That's like I don't get what people are doing. People work in soil. They're cold.

Silas Mahner:

Yeah, exactly, I was like I don't understand why people are against it, and I think this is something that's come up a few times with some of the some of the companies we talk to is seeing when they, especially when they partner, when they have to partner with quote unquote blue collar workers, and they're like they're not against it, they realize, well, this is actually not that bad, but that's a huge part of getting adoption for you know. But people buying Teslas and things like that, like my parents, you know, could really benefit from having an electric car, because they never usually drive more than a hundred miles around trip and they do it a lot right. So I just think it's really it's a good point that it can be a positive thing.

Matt McGraw:

Most of the money from the IRA is going to red states and I'm like good, you know, like that's not a bad thing. Like I know people who are like oh, but they don't even believe in climate change. I'm like I don't care about that. I care that maybe we're reinvesting the kind of money we should have been investing in those communities anyway, and those economic prospects for people are going to rise. And then, guess what, they're going to be less pissed off about us people in cities, Like it could be, beneficial to all of us to have a little less us versus them, and this is really like we're reindustrializing.

Matt McGraw:

I truly believe we're reindustrializing the planet right now and if we do it right, it's going to be better for everybody.

Silas Mahner:

I think this is quite a good point, cause if you can provide a good lifestyle for people in the country like my, my, uh, my mom was from a place up North in Wisconsin called Ashland and it used to be like a really cool place. It's actually I think at one point it was the mural capital of the world and they've got nothing there. It's a ghost town because there's no prospects.

Silas Mahner:

And if you can bring back yeah, if you can bring back good you know good jobs, it doesn't. You don't have to have, uh, you know, a six flags outside of your city, but you got to have something right Just to have a good economy, and then people can live good lives and it's and it's going to be better for the whole world. You're not going to have people piling into New York city and Chicago et cetera. People can live in different places and it's, it's a nicer forestall, I think.

Matt McGraw:

I'll tell you, last time I visited my family in Troy my brother Jim, who's awesome. I love that guy. But he was like I, I rented a Tesla. I needed like Tesla or whatever bunch of weird liberal car bullshit and I was like let's get in, man, let's try it out. Jam it like, put the pedal to the metal seat If you let. And then he was like holy shi you know, it's accelerated. The performance of the car was off the charts, right. He's like this is awesome, like it's just a cultural thing, right. But once you say, hey, you can have a 3D printer in that old mill downtown and you can produce car parts for the cars and that you don't have to ship them from wherever, it's better for everybody. And he brought 50 jobs back to Troy, new York.

Silas Mahner:

Yeah, usually people are not close to the idea that just that it gets over politicized and then it becomes an issue, obviously. But we're not. I don't think we're qualified to solve that one. I do a couple of big things I wanna get through for right now. One would be I'll leave it up to you what you wanna talk about particularly, but advice to founders when they're building. Maybe some pointers from your time advising founders or advising startups. It could be around fundraising, just whatever you think is most valuable to climate tech founders to think about.
● ● ● ● ●
• _STATED TASK A_:
Count how many lines in the rows below contain the string "this", matching case exactly. Reply with the number alone.

• _Scene question rows_:
● ● ● ● ●
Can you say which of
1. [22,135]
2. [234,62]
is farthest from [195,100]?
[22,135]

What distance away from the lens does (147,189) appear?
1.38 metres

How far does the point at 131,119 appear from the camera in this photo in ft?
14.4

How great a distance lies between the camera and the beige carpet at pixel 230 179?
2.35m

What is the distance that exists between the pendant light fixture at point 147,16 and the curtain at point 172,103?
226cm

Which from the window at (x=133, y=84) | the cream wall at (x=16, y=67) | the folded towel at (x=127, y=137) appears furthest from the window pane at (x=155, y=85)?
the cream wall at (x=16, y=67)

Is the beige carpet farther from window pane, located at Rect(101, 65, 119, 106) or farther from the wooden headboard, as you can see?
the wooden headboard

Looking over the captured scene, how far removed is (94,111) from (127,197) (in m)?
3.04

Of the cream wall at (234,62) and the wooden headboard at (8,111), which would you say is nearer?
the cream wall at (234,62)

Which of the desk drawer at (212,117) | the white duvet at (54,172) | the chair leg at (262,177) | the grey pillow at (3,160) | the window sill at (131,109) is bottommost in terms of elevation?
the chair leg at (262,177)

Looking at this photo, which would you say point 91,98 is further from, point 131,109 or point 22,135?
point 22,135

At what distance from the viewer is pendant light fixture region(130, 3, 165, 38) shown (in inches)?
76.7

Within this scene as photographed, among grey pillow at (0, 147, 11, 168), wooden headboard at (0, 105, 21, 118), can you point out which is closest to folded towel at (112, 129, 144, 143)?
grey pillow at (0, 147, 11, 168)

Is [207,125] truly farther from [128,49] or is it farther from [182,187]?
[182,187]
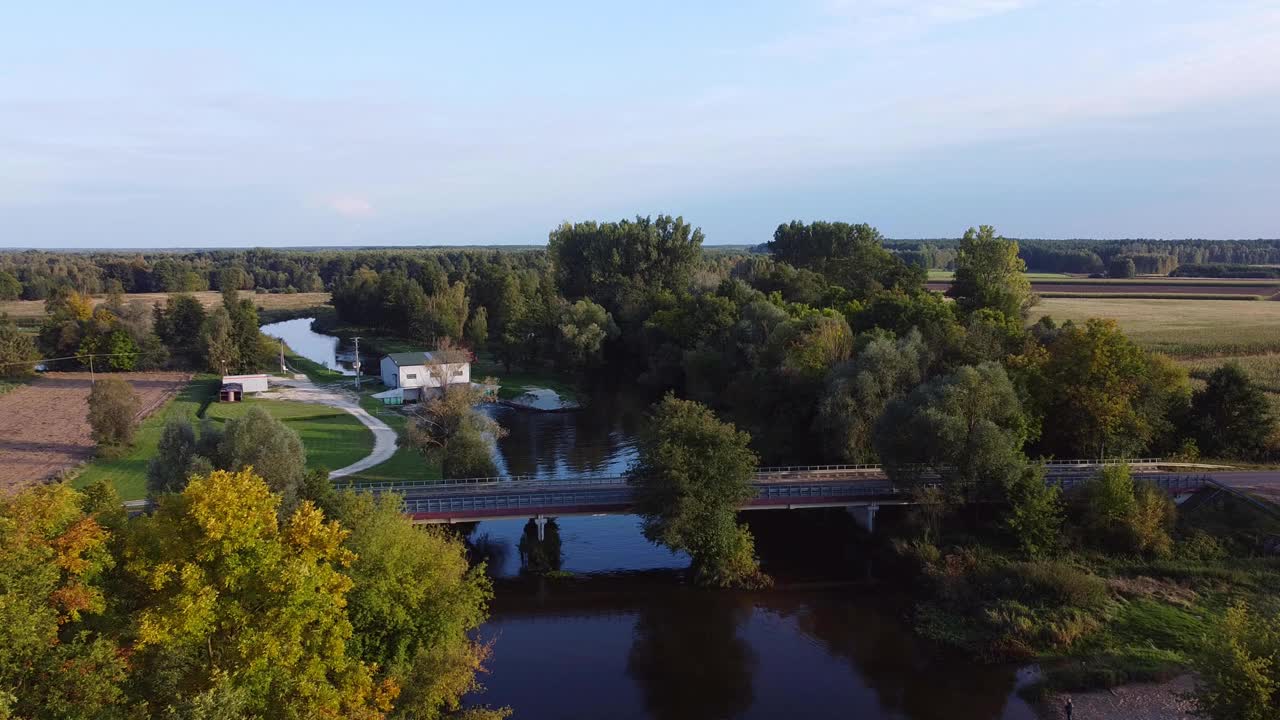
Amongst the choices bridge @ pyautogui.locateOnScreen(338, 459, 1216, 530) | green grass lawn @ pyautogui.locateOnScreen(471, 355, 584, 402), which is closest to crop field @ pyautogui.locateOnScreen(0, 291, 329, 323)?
green grass lawn @ pyautogui.locateOnScreen(471, 355, 584, 402)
● ● ● ● ●
• _STATED TASK B_:
Answer these questions from the transcript:
(i) What Wisconsin town was Silas Mahner's mom from?
(ii) How many jobs does Matt McGraw say his brother Jim brought back to Troy, New York?
(iii) Silas Mahner's parents usually never drive more than how many miles round trip?

• _EXERCISE SOLUTION A_:
3

• _EXERCISE SOLUTION B_:
(i) Ashland
(ii) 50
(iii) A hundred miles